Neoliberalism is also an excuse for hating immigrants and Muslims, who are coming here to take the jobs of deserving people, so it actually works to deflect the anger of the first group of scapegoats, at least for those who take the bait.

The conservative elites, such as they are, support this neoliberal ideology, and in pursuit of winning elections add the rejection of science and the imposition of ancient religious prohibitions and standards. The liberal elites are fine with the ideology, though they continue to support Enlightenment values, and occasionally offer a patch to salvage one or two lives. But when the crunch comes, they always side with the ideology and the establishment candidate.

Conclusion

As I reread the posts in this series, I realized how angry I am about the way politics operates here. I am repulsed by the elites who act as if there were no alternative. I am nauseated by liberal wonks whose views of what is possible are claustrophobic. They are the descendants of the liberals who told me and my generation that nothing could be done about the murderous war in Viet Nam. I cannot stomach the conservative elites. They are the scum who think their mission on earth is to undo the New Deal; the direct spawn of the John Birchers and the McCarthyites and the rest of the fear-mongers. They are the wreckers.

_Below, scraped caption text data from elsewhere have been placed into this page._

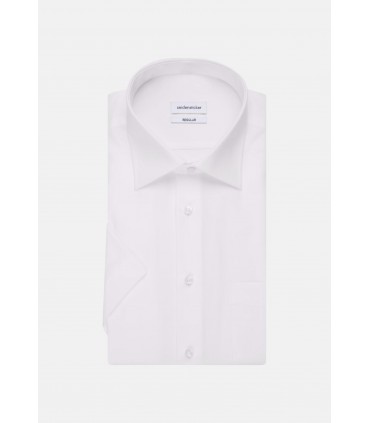 Chemise mc uni seidensticker 01blanc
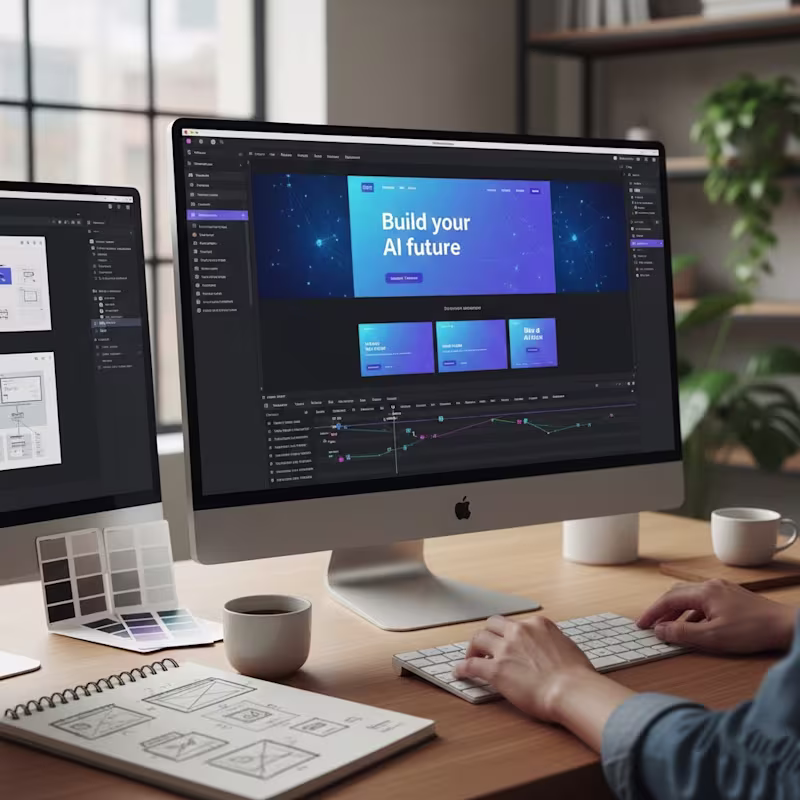 Cover image for Blue AI – Website Built in Framer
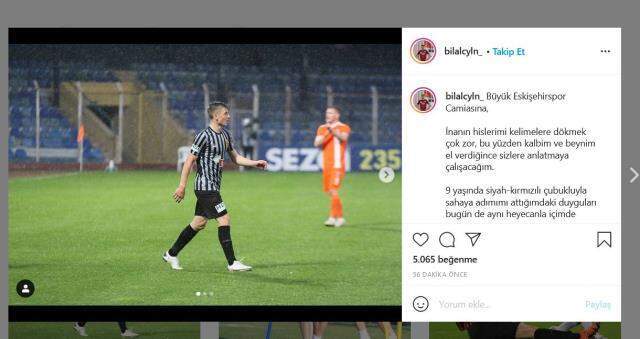 Beşiktaş ile anlaşan futbolcu Bilal Ceylan, Eskişehirspor'a veda etti Beşiktaş ile anlaşan futbolcu Bilal Ceylan, Eskişehirspor'a veda etti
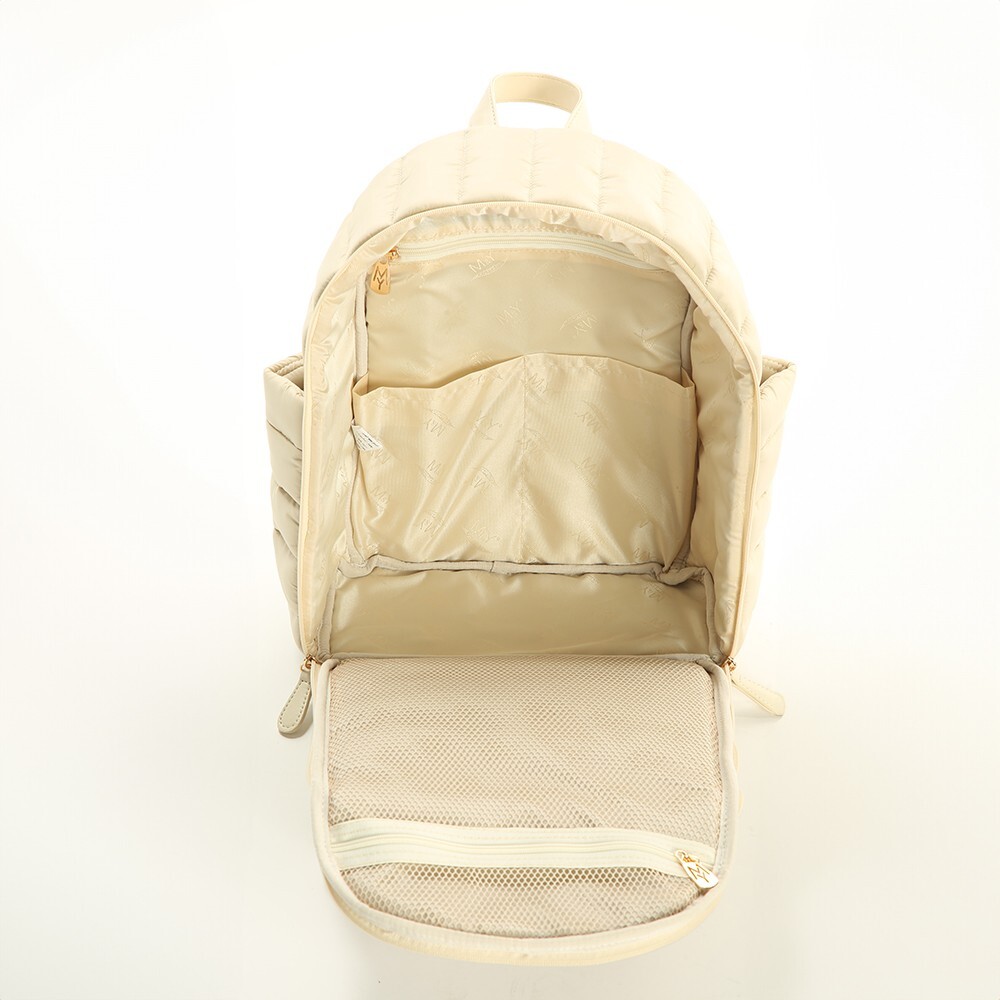 M&Y Puff Anne Bebek Bakım Sırt Çantası 7335 Krem - 5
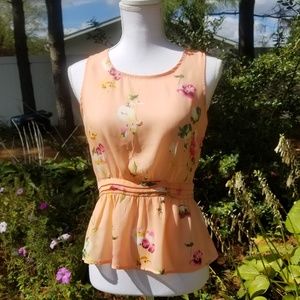 Dressy Sleeveless Shell Sheer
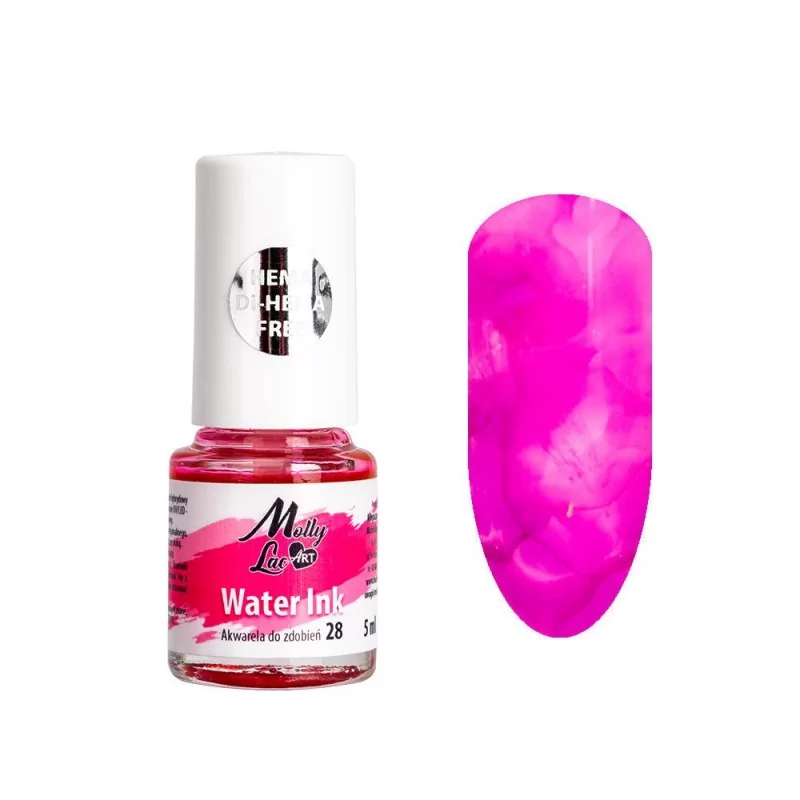 Cepillo rosa para quitar el polvo de las uñas - Mollylac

Polanyi says that when a social structure imposes too much stress on too many people it has to change. We don’t know how many disaffected people there are In the US, but it is clear that there is an enormous number, in both parties and among the unaffiliated, and that change will come. The US has always prided itself on its openness to change. We believe that everything will work out for the best, because we are the exceptional people, the City on the Hill. We assume that change will be for the best. Arendt points out the sickening reality: some changes are deadly.